══ Data extracts
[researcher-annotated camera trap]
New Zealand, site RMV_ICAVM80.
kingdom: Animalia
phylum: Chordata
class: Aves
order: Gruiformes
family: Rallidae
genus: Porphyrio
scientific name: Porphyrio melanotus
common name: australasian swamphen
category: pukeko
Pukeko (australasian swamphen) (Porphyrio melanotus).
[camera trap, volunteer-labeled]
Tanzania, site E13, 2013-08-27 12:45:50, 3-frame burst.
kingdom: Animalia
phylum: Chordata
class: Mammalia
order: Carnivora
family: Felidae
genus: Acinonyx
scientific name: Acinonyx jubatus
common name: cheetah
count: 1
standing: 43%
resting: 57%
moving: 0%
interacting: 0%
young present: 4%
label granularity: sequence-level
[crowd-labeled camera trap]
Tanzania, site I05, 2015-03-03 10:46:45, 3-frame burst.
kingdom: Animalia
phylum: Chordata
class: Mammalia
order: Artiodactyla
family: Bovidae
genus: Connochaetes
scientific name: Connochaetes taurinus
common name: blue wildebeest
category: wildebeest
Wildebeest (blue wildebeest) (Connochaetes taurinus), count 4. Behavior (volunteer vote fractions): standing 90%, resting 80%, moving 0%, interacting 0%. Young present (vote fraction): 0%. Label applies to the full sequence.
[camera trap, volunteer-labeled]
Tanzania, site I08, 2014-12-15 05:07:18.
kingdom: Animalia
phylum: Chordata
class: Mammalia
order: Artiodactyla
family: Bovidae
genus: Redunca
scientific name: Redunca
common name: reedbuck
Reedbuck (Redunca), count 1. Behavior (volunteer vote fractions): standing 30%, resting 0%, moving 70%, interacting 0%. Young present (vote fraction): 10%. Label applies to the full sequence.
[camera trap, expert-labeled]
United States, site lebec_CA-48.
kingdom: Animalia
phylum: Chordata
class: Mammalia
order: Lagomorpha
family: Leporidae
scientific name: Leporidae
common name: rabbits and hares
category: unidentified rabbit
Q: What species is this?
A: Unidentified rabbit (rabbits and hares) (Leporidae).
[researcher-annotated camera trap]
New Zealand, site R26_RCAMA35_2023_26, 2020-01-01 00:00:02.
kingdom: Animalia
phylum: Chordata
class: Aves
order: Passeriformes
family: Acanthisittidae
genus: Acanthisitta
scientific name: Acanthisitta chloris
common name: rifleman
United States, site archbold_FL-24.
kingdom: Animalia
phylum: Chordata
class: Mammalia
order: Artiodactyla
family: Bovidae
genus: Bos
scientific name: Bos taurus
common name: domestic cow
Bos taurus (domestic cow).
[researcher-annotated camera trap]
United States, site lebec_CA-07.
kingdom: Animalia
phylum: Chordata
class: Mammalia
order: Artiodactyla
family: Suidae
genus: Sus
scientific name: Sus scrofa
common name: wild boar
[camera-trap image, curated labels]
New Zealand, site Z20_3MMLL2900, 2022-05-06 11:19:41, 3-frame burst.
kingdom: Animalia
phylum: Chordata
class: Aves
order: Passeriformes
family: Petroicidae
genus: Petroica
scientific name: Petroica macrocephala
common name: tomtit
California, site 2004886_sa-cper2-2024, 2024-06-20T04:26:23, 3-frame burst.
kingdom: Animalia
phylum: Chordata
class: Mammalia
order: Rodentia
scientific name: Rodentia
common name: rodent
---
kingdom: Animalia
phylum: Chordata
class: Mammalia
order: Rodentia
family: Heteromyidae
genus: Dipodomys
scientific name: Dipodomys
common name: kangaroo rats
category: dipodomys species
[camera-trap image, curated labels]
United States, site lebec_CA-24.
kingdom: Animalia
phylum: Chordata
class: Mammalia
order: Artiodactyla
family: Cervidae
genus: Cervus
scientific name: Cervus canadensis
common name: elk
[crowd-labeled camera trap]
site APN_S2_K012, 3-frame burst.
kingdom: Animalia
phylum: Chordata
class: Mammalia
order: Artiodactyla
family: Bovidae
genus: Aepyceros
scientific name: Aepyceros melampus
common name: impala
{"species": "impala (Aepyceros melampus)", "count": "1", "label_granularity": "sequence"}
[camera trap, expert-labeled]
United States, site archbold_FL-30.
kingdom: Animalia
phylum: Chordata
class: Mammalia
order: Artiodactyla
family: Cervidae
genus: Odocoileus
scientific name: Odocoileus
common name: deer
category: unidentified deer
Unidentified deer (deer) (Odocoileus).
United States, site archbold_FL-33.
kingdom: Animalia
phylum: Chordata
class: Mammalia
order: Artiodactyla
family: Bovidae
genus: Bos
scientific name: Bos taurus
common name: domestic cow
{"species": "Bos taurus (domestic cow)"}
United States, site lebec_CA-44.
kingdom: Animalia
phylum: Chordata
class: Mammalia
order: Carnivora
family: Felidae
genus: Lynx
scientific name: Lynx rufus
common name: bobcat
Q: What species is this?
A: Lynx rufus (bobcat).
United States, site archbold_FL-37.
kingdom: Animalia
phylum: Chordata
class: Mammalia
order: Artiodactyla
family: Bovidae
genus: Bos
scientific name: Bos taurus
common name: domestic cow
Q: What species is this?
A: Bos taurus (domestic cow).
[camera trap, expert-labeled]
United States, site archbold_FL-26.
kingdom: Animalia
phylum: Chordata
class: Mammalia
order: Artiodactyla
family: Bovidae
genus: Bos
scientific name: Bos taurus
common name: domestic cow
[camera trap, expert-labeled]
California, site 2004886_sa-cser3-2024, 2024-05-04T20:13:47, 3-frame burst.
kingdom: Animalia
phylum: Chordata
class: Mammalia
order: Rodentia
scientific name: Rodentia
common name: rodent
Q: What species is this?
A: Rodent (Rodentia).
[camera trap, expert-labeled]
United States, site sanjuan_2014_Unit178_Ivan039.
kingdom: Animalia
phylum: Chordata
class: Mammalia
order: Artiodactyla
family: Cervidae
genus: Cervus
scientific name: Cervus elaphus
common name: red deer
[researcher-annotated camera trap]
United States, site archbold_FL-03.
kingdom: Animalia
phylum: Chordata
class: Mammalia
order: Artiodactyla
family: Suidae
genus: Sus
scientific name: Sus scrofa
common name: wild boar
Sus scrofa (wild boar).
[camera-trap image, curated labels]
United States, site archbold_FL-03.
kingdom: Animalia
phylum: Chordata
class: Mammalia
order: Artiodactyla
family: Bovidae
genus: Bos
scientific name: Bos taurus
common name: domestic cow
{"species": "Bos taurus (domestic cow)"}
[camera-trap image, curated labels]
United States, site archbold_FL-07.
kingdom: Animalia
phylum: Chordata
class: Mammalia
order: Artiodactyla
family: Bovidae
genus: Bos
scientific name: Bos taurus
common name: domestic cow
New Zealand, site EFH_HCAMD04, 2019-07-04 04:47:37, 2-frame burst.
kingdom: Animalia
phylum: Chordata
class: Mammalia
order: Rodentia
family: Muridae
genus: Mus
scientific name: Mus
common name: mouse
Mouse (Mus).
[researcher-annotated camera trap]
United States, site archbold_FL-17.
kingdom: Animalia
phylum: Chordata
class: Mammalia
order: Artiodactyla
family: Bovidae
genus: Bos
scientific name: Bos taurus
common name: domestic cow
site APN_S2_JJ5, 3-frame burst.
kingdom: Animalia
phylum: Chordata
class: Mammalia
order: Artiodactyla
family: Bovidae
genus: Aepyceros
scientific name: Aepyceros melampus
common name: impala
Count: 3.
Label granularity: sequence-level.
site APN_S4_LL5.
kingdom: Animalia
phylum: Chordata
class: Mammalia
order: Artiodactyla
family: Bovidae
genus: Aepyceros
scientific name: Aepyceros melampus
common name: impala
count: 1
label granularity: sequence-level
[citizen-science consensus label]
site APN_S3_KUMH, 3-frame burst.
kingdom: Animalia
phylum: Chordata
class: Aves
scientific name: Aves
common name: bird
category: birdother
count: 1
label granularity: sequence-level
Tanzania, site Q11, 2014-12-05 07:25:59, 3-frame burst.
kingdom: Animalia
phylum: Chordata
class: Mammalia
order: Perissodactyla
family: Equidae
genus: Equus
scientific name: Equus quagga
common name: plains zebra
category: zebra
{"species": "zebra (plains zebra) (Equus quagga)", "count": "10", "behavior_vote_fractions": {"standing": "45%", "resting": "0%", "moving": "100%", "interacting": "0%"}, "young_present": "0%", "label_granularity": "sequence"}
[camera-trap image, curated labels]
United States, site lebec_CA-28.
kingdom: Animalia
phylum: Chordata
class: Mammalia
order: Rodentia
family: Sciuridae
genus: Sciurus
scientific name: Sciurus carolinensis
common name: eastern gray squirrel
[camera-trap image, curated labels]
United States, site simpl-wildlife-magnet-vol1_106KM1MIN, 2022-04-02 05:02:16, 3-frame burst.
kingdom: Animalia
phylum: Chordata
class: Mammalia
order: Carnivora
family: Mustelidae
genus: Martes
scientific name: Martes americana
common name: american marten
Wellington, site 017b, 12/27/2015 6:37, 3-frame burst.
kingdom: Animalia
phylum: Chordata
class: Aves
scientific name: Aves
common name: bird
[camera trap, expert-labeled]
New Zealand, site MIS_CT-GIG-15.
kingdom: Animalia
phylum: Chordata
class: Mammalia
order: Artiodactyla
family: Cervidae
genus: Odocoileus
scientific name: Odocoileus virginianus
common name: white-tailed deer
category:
════
* _Problem statement_
Reproduce exactly the section above that begins at the line containing "category: pukeko" and ends at the line containing "common name: blue wildebeest", leaving out all other lines.

* _Answer to this task_
category: pukeko
Pukeko (australasian swamphen) (Porphyrio melanotus).
[camera trap, volunteer-labeled]
Tanzania, site E13, 2013-08-27 12:45:50, 3-frame burst.
kingdom: Animalia
phylum: Chordata
class: Mammalia
order: Carnivora
family: Felidae
genus: Acinonyx
scientific name: Acinonyx jubatus
common name: cheetah
count: 1
standing: 43%
resting: 57%
moving: 0%
interacting: 0%
young present: 4%
label granularity: sequence-level
[crowd-labeled camera trap]
Tanzania, site I05, 2015-03-03 10:46:45, 3-frame burst.
kingdom: Animalia
phylum: Chordata
class: Mammalia
order: Artiodactyla
family: Bovidae
genus: Connochaetes
scientific name: Connochaetes taurinus
common name: blue wildebeest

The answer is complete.